Extracted entries:
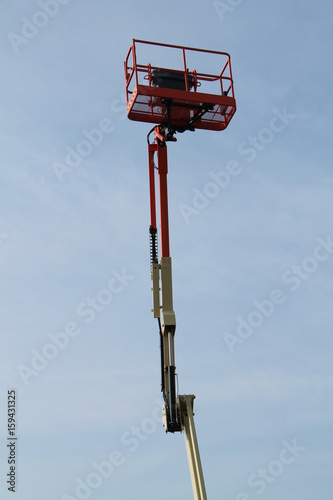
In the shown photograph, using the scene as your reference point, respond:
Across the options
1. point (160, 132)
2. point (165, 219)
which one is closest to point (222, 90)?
point (160, 132)

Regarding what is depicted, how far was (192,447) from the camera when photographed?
12.3 metres

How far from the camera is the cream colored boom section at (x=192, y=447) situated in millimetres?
11812

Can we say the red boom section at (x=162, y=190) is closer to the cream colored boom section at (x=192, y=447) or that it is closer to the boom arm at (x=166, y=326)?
the boom arm at (x=166, y=326)

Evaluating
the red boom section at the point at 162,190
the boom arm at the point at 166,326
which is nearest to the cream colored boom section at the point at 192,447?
the boom arm at the point at 166,326

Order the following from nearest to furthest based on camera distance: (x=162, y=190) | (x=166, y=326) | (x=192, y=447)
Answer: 1. (x=192, y=447)
2. (x=166, y=326)
3. (x=162, y=190)

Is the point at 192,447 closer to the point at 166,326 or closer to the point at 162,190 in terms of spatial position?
the point at 166,326

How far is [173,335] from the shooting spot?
516 inches

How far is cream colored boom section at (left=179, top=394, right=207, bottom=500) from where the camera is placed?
38.8 feet

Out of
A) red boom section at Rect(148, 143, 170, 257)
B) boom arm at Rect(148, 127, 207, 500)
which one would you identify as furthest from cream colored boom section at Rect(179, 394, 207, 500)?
red boom section at Rect(148, 143, 170, 257)

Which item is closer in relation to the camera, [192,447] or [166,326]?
[192,447]

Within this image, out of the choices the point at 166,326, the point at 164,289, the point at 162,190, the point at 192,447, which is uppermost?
the point at 162,190

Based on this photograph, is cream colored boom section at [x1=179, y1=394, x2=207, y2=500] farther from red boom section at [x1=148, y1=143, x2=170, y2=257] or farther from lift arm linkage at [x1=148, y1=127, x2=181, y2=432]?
red boom section at [x1=148, y1=143, x2=170, y2=257]

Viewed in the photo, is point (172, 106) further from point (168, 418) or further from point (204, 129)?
point (168, 418)

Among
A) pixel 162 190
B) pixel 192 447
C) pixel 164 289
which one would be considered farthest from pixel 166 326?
pixel 162 190
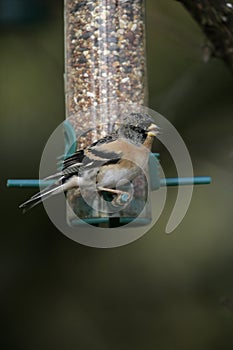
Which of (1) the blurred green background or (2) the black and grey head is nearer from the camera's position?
(2) the black and grey head

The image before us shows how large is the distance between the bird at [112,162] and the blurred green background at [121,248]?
7.36 feet

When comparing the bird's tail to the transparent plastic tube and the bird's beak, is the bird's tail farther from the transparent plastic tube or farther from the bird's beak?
the bird's beak

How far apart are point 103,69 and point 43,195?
81cm

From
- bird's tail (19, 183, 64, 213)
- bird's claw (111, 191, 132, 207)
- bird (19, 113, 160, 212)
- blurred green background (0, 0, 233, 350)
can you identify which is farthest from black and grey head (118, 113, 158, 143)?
blurred green background (0, 0, 233, 350)

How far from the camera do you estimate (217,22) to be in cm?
571

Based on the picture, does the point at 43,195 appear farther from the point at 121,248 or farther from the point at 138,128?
the point at 121,248

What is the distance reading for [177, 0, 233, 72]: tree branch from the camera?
568 cm

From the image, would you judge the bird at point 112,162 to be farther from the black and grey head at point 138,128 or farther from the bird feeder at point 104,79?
the bird feeder at point 104,79

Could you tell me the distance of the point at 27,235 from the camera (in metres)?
8.48

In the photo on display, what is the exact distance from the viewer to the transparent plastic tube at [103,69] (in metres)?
5.74

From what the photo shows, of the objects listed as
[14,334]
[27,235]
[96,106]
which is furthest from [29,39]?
[96,106]

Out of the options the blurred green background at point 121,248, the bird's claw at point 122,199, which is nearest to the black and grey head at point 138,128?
the bird's claw at point 122,199

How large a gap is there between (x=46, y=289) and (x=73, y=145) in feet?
10.1

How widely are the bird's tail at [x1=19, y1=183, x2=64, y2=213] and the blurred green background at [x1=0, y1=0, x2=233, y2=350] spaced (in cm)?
237
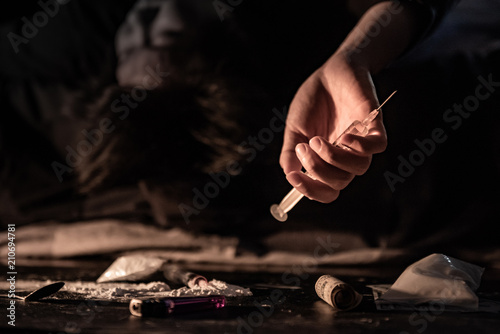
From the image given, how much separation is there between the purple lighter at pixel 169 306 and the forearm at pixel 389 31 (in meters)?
0.69

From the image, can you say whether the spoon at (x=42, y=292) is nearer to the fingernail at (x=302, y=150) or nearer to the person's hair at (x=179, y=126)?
the fingernail at (x=302, y=150)

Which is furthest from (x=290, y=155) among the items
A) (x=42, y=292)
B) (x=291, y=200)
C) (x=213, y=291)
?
(x=42, y=292)

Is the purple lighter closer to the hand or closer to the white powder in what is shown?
the white powder

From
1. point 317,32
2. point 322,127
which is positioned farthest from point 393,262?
point 317,32

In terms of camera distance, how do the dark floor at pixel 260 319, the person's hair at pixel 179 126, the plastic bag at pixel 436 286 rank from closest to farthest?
the dark floor at pixel 260 319 < the plastic bag at pixel 436 286 < the person's hair at pixel 179 126

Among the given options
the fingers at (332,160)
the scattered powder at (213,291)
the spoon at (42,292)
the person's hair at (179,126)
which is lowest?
the scattered powder at (213,291)

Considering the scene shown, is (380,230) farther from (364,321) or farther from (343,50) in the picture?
(364,321)

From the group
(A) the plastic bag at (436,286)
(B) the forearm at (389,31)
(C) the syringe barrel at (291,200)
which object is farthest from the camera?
(B) the forearm at (389,31)

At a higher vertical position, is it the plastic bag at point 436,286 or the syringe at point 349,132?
the syringe at point 349,132

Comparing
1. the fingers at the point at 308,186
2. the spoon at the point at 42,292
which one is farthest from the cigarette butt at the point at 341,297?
the spoon at the point at 42,292

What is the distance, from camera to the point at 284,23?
1388 mm

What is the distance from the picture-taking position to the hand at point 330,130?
27.9 inches

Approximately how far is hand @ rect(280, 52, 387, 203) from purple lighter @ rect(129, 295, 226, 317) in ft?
0.76

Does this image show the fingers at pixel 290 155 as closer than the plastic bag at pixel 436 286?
No
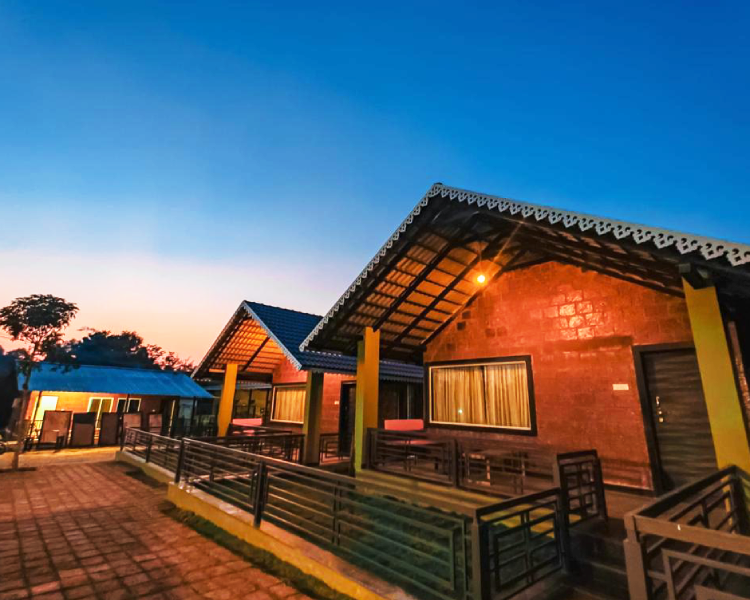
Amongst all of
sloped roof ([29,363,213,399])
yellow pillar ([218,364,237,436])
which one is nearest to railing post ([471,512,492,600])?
yellow pillar ([218,364,237,436])

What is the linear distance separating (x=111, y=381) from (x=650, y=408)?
21.9 metres

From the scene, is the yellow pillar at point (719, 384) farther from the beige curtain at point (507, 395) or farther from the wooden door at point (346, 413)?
the wooden door at point (346, 413)

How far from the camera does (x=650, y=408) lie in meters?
6.80

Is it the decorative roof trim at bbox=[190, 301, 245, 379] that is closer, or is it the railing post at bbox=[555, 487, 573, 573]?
the railing post at bbox=[555, 487, 573, 573]

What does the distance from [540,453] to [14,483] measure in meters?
12.6

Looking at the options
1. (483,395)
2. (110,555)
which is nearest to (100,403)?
(110,555)

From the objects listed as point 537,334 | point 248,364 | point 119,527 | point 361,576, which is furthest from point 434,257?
point 248,364

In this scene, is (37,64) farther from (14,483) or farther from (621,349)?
(621,349)

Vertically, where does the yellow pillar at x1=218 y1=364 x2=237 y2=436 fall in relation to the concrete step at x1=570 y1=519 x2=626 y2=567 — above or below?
above

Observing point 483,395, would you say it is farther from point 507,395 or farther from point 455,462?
point 455,462

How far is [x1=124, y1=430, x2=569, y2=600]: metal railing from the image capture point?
339cm

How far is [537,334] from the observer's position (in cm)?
847

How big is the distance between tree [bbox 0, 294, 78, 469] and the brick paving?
526cm

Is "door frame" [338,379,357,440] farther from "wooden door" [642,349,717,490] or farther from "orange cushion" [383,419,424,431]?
"wooden door" [642,349,717,490]
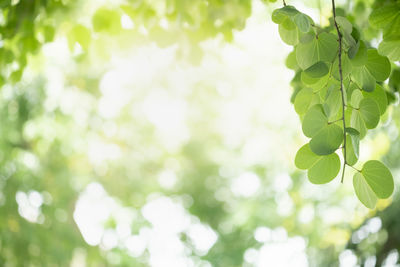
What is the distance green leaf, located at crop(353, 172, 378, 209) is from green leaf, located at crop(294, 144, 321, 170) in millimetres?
68

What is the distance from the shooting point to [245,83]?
16.9 feet

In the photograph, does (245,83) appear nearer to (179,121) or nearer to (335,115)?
(179,121)

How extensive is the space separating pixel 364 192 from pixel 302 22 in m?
0.28

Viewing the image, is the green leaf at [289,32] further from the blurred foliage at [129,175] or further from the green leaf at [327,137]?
the blurred foliage at [129,175]

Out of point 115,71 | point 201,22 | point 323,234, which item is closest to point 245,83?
point 115,71

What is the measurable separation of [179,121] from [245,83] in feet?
3.85

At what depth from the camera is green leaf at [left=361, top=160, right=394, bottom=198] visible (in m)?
0.61

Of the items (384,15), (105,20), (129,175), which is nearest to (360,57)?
(384,15)

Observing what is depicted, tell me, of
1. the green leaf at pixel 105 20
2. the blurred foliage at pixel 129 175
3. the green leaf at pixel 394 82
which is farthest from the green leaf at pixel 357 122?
the blurred foliage at pixel 129 175

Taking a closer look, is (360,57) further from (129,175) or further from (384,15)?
(129,175)

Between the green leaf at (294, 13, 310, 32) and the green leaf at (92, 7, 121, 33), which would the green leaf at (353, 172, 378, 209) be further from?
the green leaf at (92, 7, 121, 33)

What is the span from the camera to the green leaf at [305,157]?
65 cm

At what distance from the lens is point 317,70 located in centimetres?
65

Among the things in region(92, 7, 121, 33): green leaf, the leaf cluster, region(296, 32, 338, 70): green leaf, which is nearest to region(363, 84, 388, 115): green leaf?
the leaf cluster
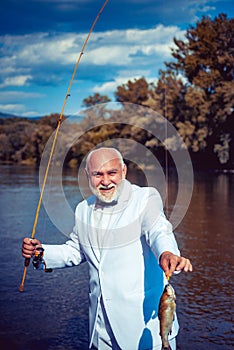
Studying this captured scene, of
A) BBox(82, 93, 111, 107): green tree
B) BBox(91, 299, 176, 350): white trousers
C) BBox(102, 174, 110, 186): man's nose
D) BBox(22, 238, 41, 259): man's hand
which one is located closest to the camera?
BBox(91, 299, 176, 350): white trousers

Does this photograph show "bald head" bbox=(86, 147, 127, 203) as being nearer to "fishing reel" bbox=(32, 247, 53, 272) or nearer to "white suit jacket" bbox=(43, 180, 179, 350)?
"white suit jacket" bbox=(43, 180, 179, 350)

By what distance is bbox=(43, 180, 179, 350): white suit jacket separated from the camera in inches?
135

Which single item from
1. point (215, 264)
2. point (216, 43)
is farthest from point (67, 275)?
point (216, 43)

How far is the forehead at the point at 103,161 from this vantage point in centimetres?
360

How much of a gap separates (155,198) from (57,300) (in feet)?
15.9

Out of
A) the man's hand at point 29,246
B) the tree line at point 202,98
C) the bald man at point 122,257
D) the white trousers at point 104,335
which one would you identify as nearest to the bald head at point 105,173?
the bald man at point 122,257

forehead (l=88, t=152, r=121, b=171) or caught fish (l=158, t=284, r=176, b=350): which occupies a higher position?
forehead (l=88, t=152, r=121, b=171)

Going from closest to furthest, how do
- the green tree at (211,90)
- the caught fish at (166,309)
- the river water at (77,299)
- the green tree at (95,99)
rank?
the caught fish at (166,309) < the river water at (77,299) < the green tree at (211,90) < the green tree at (95,99)

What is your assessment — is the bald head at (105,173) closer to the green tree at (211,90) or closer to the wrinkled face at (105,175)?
the wrinkled face at (105,175)

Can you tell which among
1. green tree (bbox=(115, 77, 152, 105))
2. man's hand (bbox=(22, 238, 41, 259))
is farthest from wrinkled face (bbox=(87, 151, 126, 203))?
green tree (bbox=(115, 77, 152, 105))

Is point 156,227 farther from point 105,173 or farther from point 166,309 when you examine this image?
point 166,309

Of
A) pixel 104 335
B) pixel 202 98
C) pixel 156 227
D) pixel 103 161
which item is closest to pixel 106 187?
pixel 103 161

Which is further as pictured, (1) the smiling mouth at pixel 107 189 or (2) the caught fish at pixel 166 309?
(1) the smiling mouth at pixel 107 189

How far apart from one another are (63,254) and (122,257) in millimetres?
585
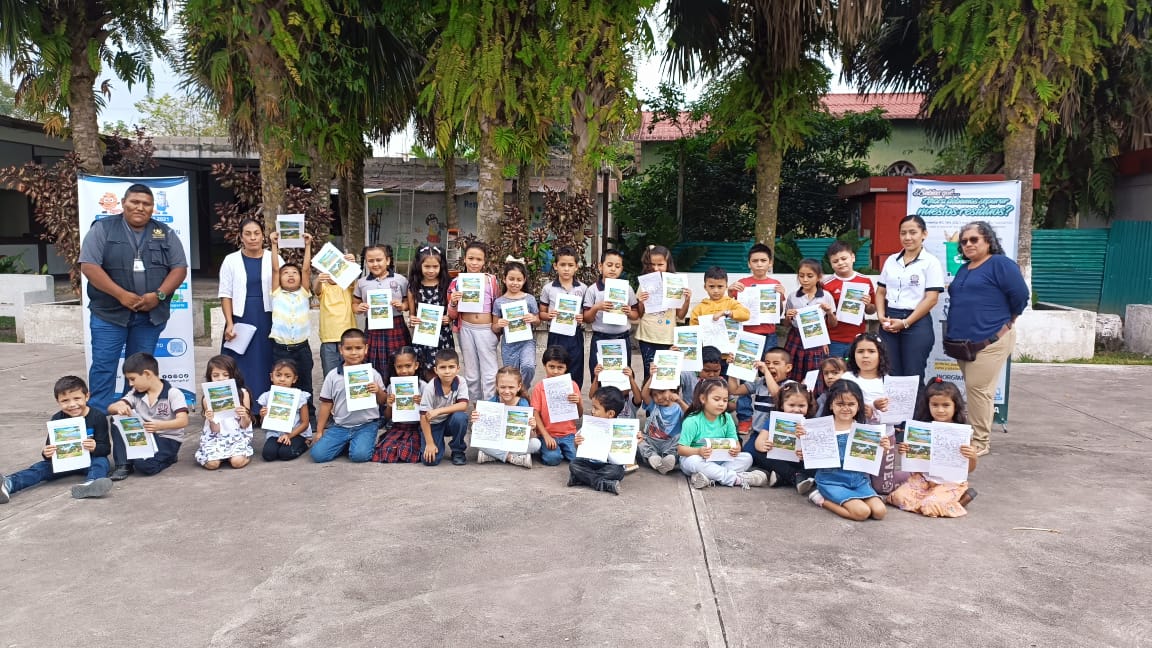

Do this:
Pull out each line in the rows above that contains the string "bottom".

Answer:
How far is cream colored boom section at (left=179, top=394, right=207, bottom=500) from where the camera is placed?
At what depth from the camera is green leaf at [left=361, top=160, right=394, bottom=198] visible (in m)?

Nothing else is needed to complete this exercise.